—korespondencja z Pjongczangu
Yun Sung-bin ma 23 lata, uprawia skeleton od 2012 roku, więc można rzec, że rozwija się szybko. Mistrzem Korei Płd. został po trzech miesiącach ćwiczeń. Na igrzyskach w Soczi był dopiero 16., ale dzięki kurateli brytyjskiego producenta sanek Richarda Bromley'a, współwłaściciela firmy Bromley Sports, znacznie się poprawił już kolejnej zimy.

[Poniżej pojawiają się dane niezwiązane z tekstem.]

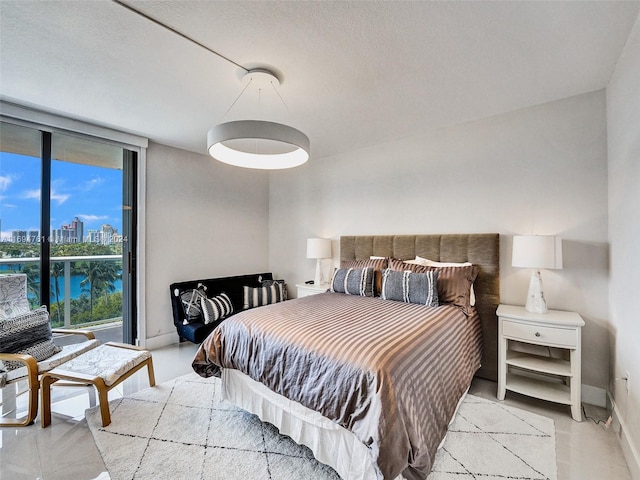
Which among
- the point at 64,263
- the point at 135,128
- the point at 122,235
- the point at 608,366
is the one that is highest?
the point at 135,128

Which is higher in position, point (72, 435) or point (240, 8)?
point (240, 8)

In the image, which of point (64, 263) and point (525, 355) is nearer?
point (525, 355)

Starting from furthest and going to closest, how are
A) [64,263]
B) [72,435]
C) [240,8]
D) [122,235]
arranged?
[122,235]
[64,263]
[72,435]
[240,8]

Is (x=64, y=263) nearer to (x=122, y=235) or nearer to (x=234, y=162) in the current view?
(x=122, y=235)

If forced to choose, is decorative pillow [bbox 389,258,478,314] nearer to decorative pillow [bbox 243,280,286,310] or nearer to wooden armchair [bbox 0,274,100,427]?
decorative pillow [bbox 243,280,286,310]

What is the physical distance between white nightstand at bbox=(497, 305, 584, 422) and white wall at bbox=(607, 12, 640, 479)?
24 centimetres

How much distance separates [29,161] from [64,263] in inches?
40.7

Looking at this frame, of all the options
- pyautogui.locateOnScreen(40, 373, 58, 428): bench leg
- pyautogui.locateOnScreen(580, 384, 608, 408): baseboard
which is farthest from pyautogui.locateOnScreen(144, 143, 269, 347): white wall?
pyautogui.locateOnScreen(580, 384, 608, 408): baseboard

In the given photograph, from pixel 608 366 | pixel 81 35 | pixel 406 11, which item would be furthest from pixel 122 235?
pixel 608 366

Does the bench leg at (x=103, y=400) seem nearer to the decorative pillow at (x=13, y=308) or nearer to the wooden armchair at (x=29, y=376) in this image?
the wooden armchair at (x=29, y=376)

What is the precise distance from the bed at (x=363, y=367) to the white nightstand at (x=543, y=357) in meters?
0.24

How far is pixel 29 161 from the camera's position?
2.80 metres

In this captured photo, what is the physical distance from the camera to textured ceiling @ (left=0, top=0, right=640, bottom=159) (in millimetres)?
1576

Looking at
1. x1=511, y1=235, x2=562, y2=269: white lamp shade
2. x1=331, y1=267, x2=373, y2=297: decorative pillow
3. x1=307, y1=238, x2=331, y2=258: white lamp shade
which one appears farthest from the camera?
x1=307, y1=238, x2=331, y2=258: white lamp shade
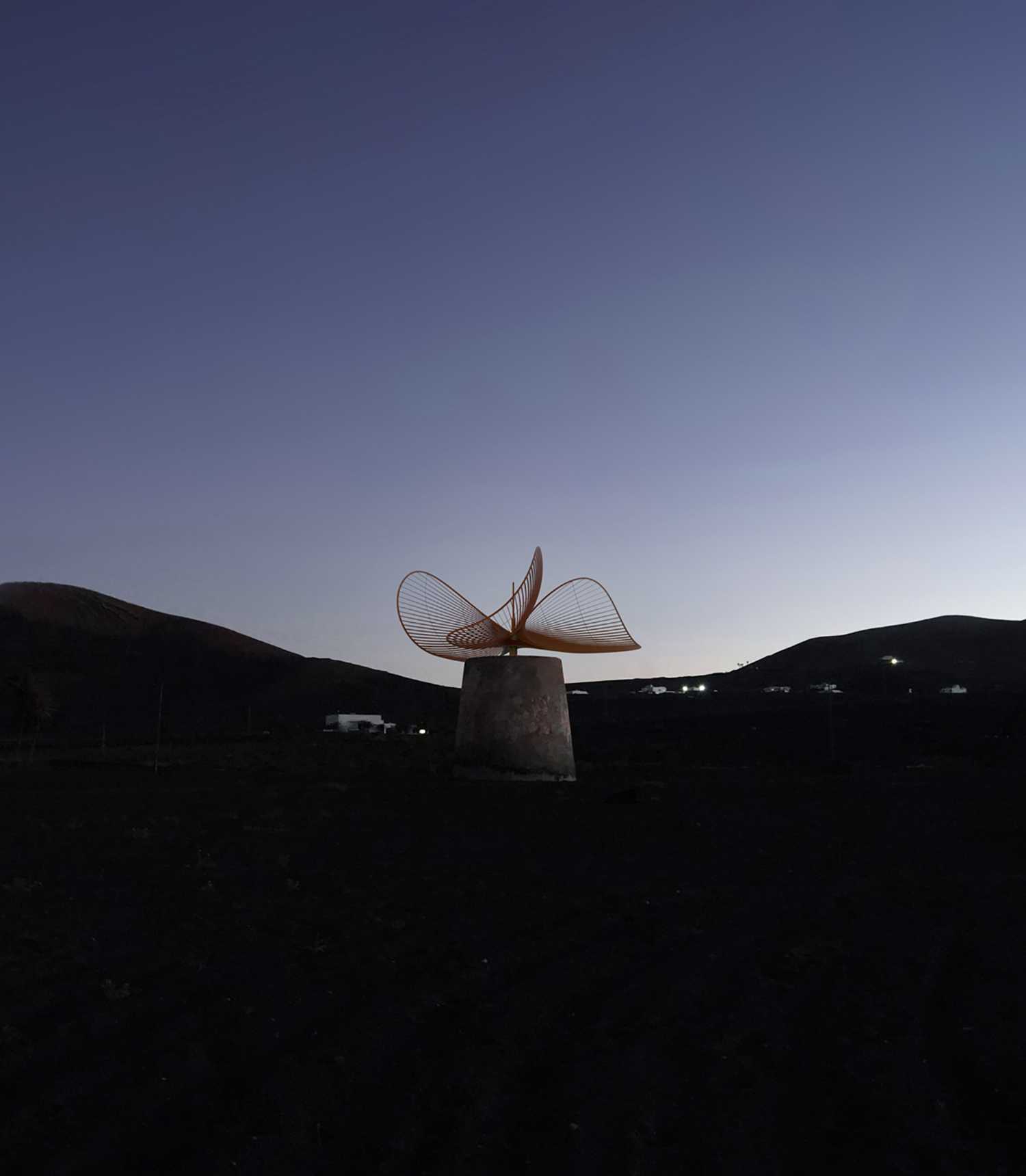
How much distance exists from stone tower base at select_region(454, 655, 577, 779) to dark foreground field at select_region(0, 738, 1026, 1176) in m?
4.68

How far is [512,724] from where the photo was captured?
17000 millimetres

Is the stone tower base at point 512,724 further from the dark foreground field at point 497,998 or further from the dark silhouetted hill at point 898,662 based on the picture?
the dark silhouetted hill at point 898,662

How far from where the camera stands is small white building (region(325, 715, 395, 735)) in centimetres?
3862

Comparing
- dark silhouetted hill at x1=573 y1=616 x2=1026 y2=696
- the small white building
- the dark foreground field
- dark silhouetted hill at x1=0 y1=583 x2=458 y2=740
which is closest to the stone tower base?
the dark foreground field

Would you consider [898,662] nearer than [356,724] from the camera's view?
No

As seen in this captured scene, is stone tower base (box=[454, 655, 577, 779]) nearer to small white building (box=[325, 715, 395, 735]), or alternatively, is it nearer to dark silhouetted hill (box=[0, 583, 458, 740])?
small white building (box=[325, 715, 395, 735])

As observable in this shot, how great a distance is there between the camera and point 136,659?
78.1 meters

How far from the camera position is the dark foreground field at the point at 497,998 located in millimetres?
4074

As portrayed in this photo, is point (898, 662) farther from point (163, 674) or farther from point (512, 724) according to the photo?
point (512, 724)

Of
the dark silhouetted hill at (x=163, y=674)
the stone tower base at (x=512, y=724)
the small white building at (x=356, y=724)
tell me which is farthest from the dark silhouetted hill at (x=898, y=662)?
the stone tower base at (x=512, y=724)

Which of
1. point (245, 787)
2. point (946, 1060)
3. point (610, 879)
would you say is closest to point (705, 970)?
point (946, 1060)

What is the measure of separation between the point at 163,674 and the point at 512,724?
64.4 m

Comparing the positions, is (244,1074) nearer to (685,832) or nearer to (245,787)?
(685,832)

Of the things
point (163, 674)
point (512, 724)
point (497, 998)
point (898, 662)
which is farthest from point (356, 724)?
point (898, 662)
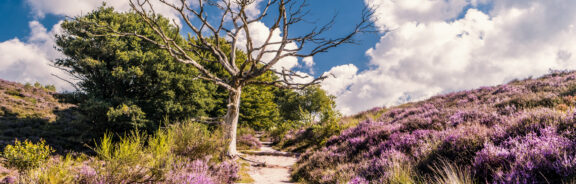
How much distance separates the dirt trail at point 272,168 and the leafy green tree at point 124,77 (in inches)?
250

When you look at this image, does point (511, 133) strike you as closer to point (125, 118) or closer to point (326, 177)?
point (326, 177)

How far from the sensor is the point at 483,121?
5.05 m

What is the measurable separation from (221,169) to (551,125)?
6.07 meters

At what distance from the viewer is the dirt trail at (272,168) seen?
6555 millimetres

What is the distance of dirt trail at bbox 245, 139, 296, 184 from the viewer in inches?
258

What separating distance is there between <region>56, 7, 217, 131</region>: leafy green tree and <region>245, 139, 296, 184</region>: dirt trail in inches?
250

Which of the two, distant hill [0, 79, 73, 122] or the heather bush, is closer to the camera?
the heather bush

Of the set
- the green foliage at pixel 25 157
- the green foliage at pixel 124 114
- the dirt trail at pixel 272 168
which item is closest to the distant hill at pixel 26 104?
the green foliage at pixel 124 114

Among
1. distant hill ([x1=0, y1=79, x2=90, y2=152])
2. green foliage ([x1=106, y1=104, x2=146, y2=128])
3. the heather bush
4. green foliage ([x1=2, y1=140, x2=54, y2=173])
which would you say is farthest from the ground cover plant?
green foliage ([x1=106, y1=104, x2=146, y2=128])

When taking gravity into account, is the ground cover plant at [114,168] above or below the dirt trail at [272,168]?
above

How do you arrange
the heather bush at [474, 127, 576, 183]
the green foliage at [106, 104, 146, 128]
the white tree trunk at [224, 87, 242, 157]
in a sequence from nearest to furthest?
the heather bush at [474, 127, 576, 183] < the white tree trunk at [224, 87, 242, 157] < the green foliage at [106, 104, 146, 128]

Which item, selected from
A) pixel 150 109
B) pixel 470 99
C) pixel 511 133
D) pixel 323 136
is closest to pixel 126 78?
pixel 150 109

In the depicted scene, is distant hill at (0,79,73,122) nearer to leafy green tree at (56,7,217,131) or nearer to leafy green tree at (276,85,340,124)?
leafy green tree at (56,7,217,131)

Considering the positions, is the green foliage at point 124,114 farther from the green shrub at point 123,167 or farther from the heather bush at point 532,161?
the heather bush at point 532,161
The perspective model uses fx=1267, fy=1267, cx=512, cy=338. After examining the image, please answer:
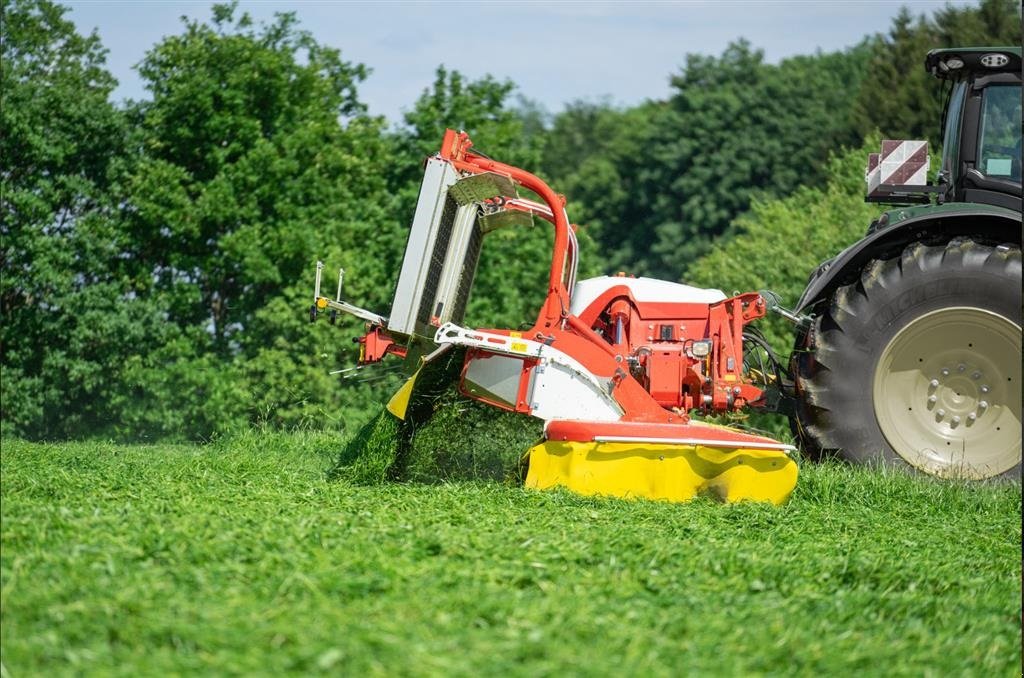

Srebro w mistrzostwach świata w Igls (2016), sukces w Pucharze Świata (2017-18), wyznaczały kierunek do złota w Pjongczangu. Zwycięstwo olimpijskie było szczególne, bo jazda sankami głową w dół to była przez lata specjalizacja Zachodu, z tradycyjnym udziałem Łotwy, teraz przyszedł czas na pierwszego mistrza z Azji.
Przy okazji Yun Sung-bin poprawił rekord toru, wywalczył pierwszy złoty medal tych igrzysk dla Korei i, by było jeszcze piękniej – zrobił to rankiem w Nowy Rok Księżycowy, obchodzony tu szczególnie uroczyście.
Drugi był Sybirak Nikita Tregubow z reprezentacji OAR, trzeci Dom Parsons (to pierwszy w Pjongczangu medal igrzysk dla Wielkiej Brytanii, w skeletonie pierwszy od 70 lat), ale dzień należał do Yuna, który dumnie zapowiedział, że to dopiero początek.